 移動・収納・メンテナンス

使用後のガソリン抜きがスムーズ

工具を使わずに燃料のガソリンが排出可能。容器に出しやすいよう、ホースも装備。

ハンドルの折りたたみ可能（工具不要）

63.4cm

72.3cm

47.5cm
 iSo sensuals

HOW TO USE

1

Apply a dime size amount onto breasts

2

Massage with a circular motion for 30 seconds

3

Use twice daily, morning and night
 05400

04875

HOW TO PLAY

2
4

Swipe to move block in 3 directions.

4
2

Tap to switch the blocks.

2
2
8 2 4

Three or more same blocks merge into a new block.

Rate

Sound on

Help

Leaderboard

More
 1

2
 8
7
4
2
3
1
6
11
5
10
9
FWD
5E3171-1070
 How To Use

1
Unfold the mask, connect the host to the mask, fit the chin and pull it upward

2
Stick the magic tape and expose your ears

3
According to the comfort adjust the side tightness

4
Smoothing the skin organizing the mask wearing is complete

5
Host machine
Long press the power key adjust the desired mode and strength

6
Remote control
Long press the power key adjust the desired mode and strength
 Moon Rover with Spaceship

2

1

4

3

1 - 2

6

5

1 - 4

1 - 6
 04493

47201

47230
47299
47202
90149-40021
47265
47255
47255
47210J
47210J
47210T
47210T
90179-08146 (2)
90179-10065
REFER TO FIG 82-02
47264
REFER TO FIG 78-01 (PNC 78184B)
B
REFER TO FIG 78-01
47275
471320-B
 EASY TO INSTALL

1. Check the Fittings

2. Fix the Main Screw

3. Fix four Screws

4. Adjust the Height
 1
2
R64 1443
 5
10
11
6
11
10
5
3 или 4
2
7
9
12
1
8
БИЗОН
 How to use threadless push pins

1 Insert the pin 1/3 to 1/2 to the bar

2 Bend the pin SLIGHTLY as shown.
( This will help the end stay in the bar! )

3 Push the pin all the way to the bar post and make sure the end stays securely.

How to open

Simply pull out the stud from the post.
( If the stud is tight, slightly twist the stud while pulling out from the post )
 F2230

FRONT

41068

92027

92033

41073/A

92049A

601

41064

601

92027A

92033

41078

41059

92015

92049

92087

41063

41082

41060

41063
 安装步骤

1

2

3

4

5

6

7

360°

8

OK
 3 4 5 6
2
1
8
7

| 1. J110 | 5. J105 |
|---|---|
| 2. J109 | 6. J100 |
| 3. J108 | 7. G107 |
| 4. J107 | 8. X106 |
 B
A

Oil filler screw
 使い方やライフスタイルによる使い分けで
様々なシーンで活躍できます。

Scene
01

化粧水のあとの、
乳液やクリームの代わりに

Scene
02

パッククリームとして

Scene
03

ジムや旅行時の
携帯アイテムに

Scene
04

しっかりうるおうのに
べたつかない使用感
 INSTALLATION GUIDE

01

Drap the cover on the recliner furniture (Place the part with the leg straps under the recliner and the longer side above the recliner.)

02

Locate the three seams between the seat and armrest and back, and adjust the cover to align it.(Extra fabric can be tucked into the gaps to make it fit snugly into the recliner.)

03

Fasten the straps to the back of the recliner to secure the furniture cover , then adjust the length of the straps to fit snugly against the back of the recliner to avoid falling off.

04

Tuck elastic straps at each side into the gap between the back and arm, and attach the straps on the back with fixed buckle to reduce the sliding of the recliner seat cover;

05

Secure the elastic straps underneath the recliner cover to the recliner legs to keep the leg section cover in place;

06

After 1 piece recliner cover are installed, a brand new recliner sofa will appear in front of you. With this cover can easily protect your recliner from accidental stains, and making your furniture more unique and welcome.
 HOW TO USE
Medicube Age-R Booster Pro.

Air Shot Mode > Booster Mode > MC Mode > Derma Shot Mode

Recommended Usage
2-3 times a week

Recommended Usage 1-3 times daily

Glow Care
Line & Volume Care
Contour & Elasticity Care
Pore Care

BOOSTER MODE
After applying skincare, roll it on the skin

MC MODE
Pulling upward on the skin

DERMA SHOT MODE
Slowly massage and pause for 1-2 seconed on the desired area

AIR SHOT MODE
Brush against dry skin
.....
_EXERCISE OBJECTIVE_
What you return must match the listing exactly, with nothing missing.

_SOLUTION FOR THIS PROBLEM_
 移動・収納・メンテナンス

使用後のガソリン抜きがスムーズ

工具を使わずに燃料のガソリンが排出可能。容器に出しやすいよう、ホースも装備。

ハンドルの折りたたみ可能（工具不要）

63.4cm

72.3cm

47.5cm
 iSo sensuals

HOW TO USE

1

Apply a dime size amount onto breasts

2

Massage with a circular motion for 30 seconds

3

Use twice daily, morning and night
 05400

04875

HOW TO PLAY

2
4

Swipe to move block in 3 directions.

4
2

Tap to switch the blocks.

2
2
8 2 4

Three or more same blocks merge into a new block.

Rate

Sound on

Help

Leaderboard

More
 1

2
 8
7
4
2
3
1
6
11
5
10
9
FWD
5E3171-1070
 How To Use

1
Unfold the mask, connect the host to the mask, fit the chin and pull it upward

2
Stick the magic tape and expose your ears

3
According to the comfort adjust the side tightness

4
Smoothing the skin organizing the mask wearing is complete

5
Host machine
Long press the power key adjust the desired mode and strength

6
Remote control
Long press the power key adjust the desired mode and strength
 Moon Rover with Spaceship

2

1

4

3

1 - 2

6

5

1 - 4

1 - 6
 04493

47201

47230
47299
47202
90149-40021
47265
47255
47255
47210J
47210J
47210T
47210T
90179-08146 (2)
90179-10065
REFER TO FIG 82-02
47264
REFER TO FIG 78-01 (PNC 78184B)
B
REFER TO FIG 78-01
47275
471320-B
 EASY TO INSTALL

1. Check the Fittings

2. Fix the Main Screw

3. Fix four Screws

4. Adjust the Height
 1
2
R64 1443
 5
10
11
6
11
10
5
3 или 4
2
7
9
12
1
8
БИЗОН
 How to use threadless push pins

1 Insert the pin 1/3 to 1/2 to the bar

2 Bend the pin SLIGHTLY as shown.
( This will help the end stay in the bar! )

3 Push the pin all the way to the bar post and make sure the end stays securely.

How to open

Simply pull out the stud from the post.
( If the stud is tight, slightly twist the stud while pulling out from the post )
 F2230

FRONT

41068

92027

92033

41073/A

92049A

601

41064

601

92027A

92033

41078

41059

92015

92049

92087

41063

41082

41060

41063
 安装步骤

1

2

3

4

5

6

7

360°

8

OK
 3 4 5 6
2
1
8
7

| 1. J110 | 5. J105 |
|---|---|
| 2. J109 | 6. J100 |
| 3. J108 | 7. G107 |
| 4. J107 | 8. X106 |
 B
A

Oil filler screw
 使い方やライフスタイルによる使い分けで
様々なシーンで活躍できます。

Scene
01

化粧水のあとの、
乳液やクリームの代わりに

Scene
02

パッククリームとして

Scene
03

ジムや旅行時の
携帯アイテムに

Scene
04

しっかりうるおうのに
べたつかない使用感
 INSTALLATION GUIDE

01

Drap the cover on the recliner furniture (Place the part with the leg straps under the recliner and the longer side above the recliner.)

02

Locate the three seams between the seat and armrest and back, and adjust the cover to align it.(Extra fabric can be tucked into the gaps to make it fit snugly into the recliner.)

03

Fasten the straps to the back of the recliner to secure the furniture cover , then adjust the length of the straps to fit snugly against the back of the recliner to avoid falling off.

04

Tuck elastic straps at each side into the gap between the back and arm, and attach the straps on the back with fixed buckle to reduce the sliding of the recliner seat cover;

05

Secure the elastic straps underneath the recliner cover to the recliner legs to keep the leg section cover in place;

06

After 1 piece recliner cover are installed, a brand new recliner sofa will appear in front of you. With this cover can easily protect your recliner from accidental stains, and making your furniture more unique and welcome.
 HOW TO USE
Medicube Age-R Booster Pro.

Air Shot Mode > Booster Mode > MC Mode > Derma Shot Mode

Recommended Usage
2-3 times a week

Recommended Usage 1-3 times daily

Glow Care
Line & Volume Care
Contour & Elasticity Care
Pore Care

BOOSTER MODE
After applying skincare, roll it on the skin

MC MODE
Pulling upward on the skin

DERMA SHOT MODE
Slowly massage and pause for 1-2 seconed on the desired area

AIR SHOT MODE
Brush against dry skin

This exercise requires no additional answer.